> [Data extract]

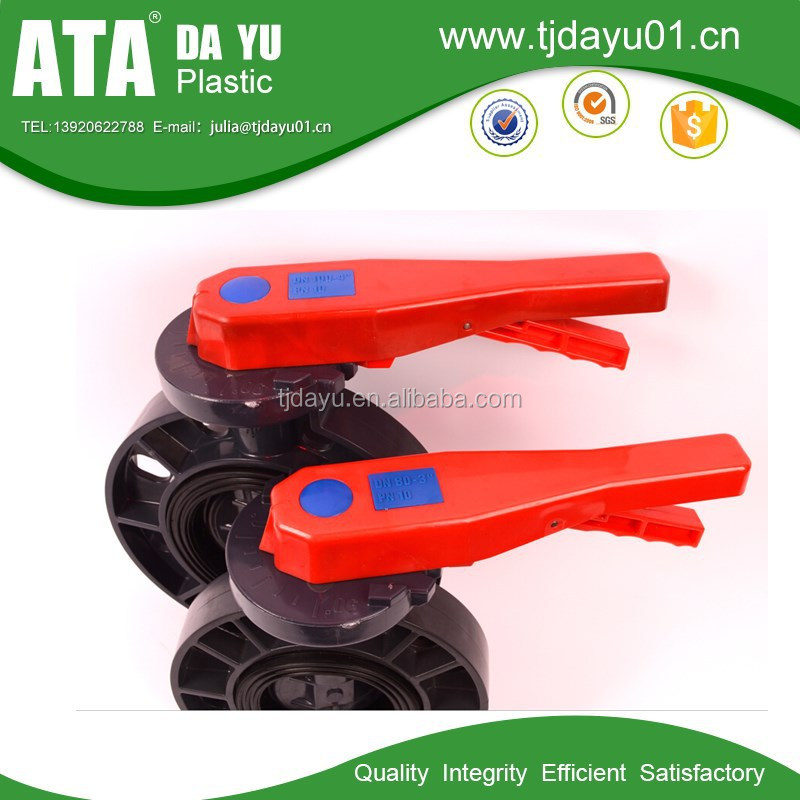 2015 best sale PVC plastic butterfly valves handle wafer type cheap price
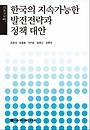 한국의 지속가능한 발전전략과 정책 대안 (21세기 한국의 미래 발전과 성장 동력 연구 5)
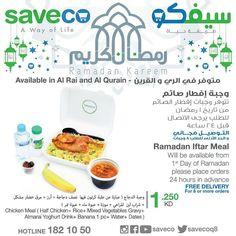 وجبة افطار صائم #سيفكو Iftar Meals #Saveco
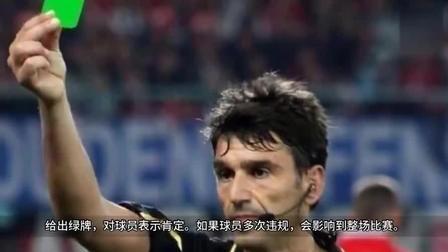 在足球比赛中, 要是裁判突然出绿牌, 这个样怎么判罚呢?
---
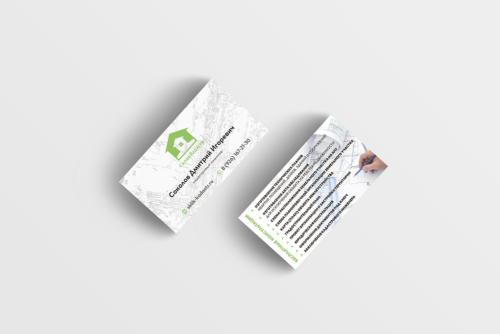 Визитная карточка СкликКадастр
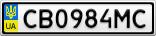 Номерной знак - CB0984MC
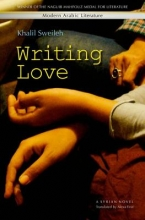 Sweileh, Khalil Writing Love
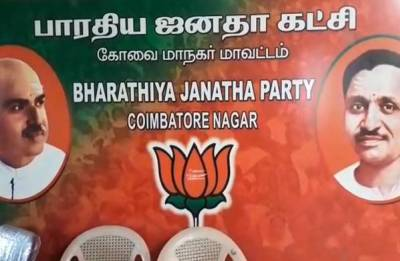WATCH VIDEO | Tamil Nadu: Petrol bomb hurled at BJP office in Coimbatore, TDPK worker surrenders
--
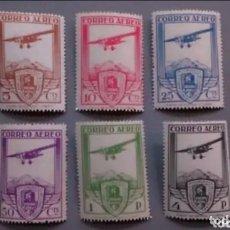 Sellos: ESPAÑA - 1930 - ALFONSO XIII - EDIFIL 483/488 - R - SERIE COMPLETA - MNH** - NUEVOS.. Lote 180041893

> [Problem details] Output exactly the lines of the listing above that start with the one holding "2015 best sale" and go on through the one holding "在足球比赛中, 要是裁判突然出绿牌, 这个样怎么判罚呢?"; leave the pictures out.

> [Problem solution]
 2015 best sale PVC plastic butterfly valves handle wafer type cheap price
 한국의 지속가능한 발전전략과 정책 대안 (21세기 한국의 미래 발전과 성장 동력 연구 5)
 وجبة افطار صائم #سيفكو Iftar Meals #Saveco
 在足球比赛中, 要是裁判突然出绿牌, 这个样怎么判罚呢?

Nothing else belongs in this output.